§ WHAT THE TASK REQUIRES: In the rows below, substitute "blooms" for every "flowers" and keep everything else the same. Give back only the caption text, without the pictures.
*** Opening SUPPLIED DATA ***
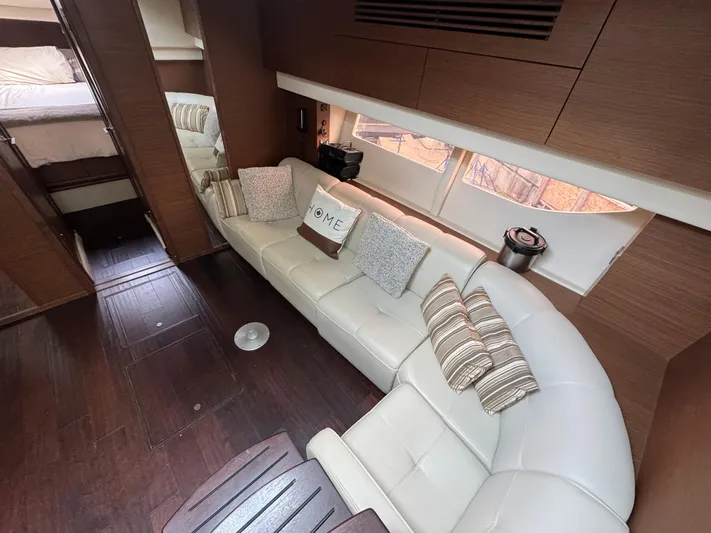  Yacht Photos Pics Luxurious interior of 2013 Sea Ray 470 Sundancer yacht with plush seating and elegant decor.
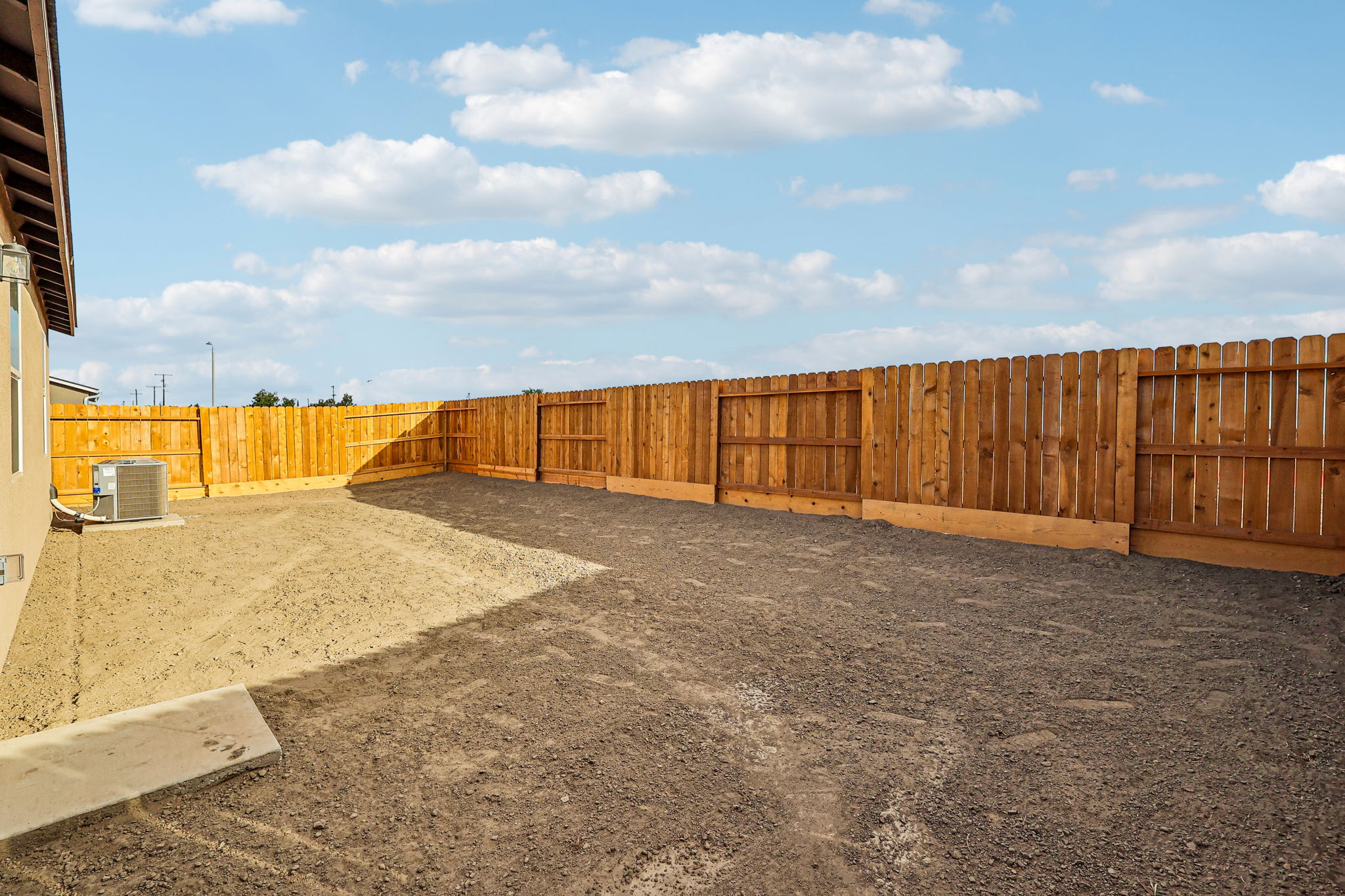 A fenced off area with a dirt road and a building in the background.
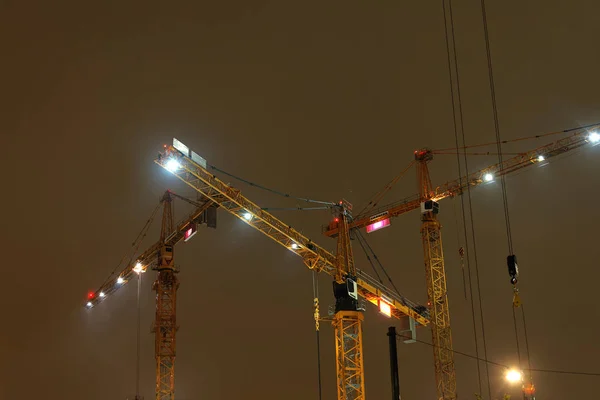 Grúas amarillas hree en la luz amarilla de la noche —  Fotos de Stock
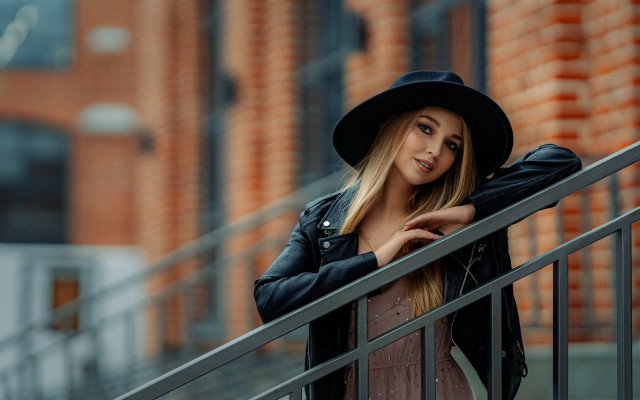 Woman blackhat jacket brickwall portrait free wallpaper - medium preview image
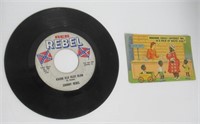 Black Americana post card and 45 Rebel record.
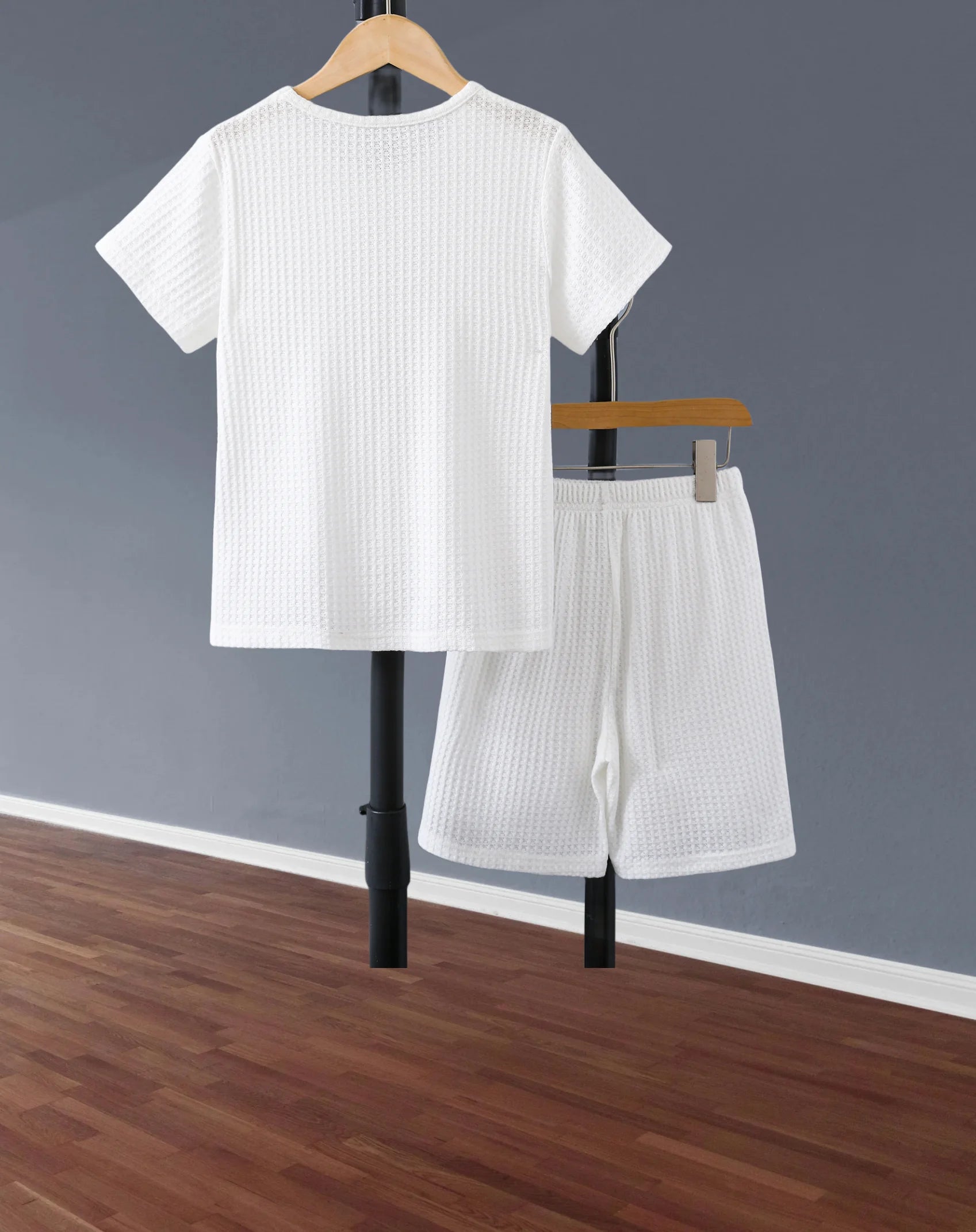 Stylish Boys Outfit Set Trendy Short Sleeve Shirt and Shorts Summer Design in white waffle fabric hanging on wooden hangers
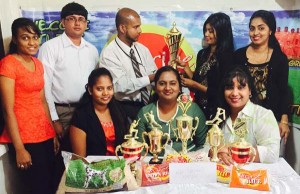 Goodwill promotions representative Abel Seetaram accepts one of the prizes from Alisha Rasheed of Nand Persaud and Company in the presence of staff members.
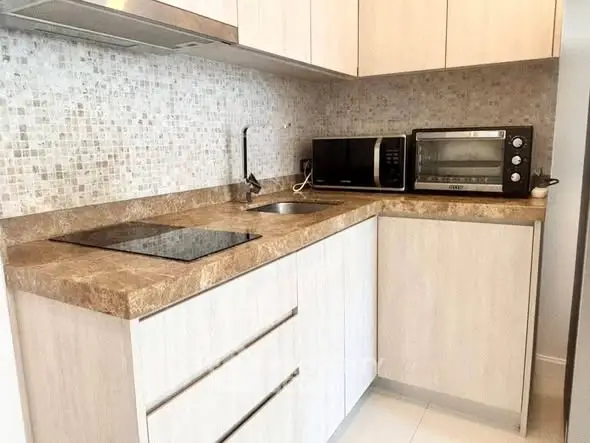 Modern kitchen with sleek countertops and built-in appliances for a stylish home.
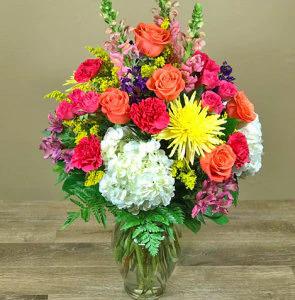 A lovely collection of all our favorite flowers designed in a clear glass vase. Featuring imported roses along side hydrangea, fragrant stock, long lasting carnations and more. Each day we will use the freshest flowers in bright bold colors, exact flowers may vary.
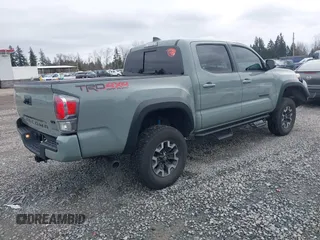 2023 Toyota Tacoma 4WD SR with VIN 3TMCZ5AN3PM621797, listed as a IAAI auction lot 41627120 with 14,326 mi miles. Bid and sale history available at carsss.com. Image 4.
*** Closing SUPPLIED DATA ***
§ TASK SOLUTION:
  Yacht Photos Pics Luxurious interior of 2013 Sea Ray 470 Sundancer yacht with plush seating and elegant decor.
 A fenced off area with a dirt road and a building in the background.
 Grúas amarillas hree en la luz amarilla de la noche —  Fotos de Stock
 Woman blackhat jacket brickwall portrait free wallpaper - medium preview image
 Black Americana post card and 45 Rebel record.
 Stylish Boys Outfit Set Trendy Short Sleeve Shirt and Shorts Summer Design in white waffle fabric hanging on wooden hangers
 Goodwill promotions representative Abel Seetaram accepts one of the prizes from Alisha Rasheed of Nand Persaud and Company in the presence of staff members.
 Modern kitchen with sleek countertops and built-in appliances for a stylish home.
 A lovely collection of all our favorite blooms designed in a clear glass vase. Featuring imported roses along side hydrangea, fragrant stock, long lasting carnations and more. Each day we will use the freshest blooms in bright bold colors, exact blooms may vary.
 2023 Toyota Tacoma 4WD SR with VIN 3TMCZ5AN3PM621797, listed as a IAAI auction lot 41627120 with 14,326 mi miles. Bid and sale history available at carsss.com. Image 4.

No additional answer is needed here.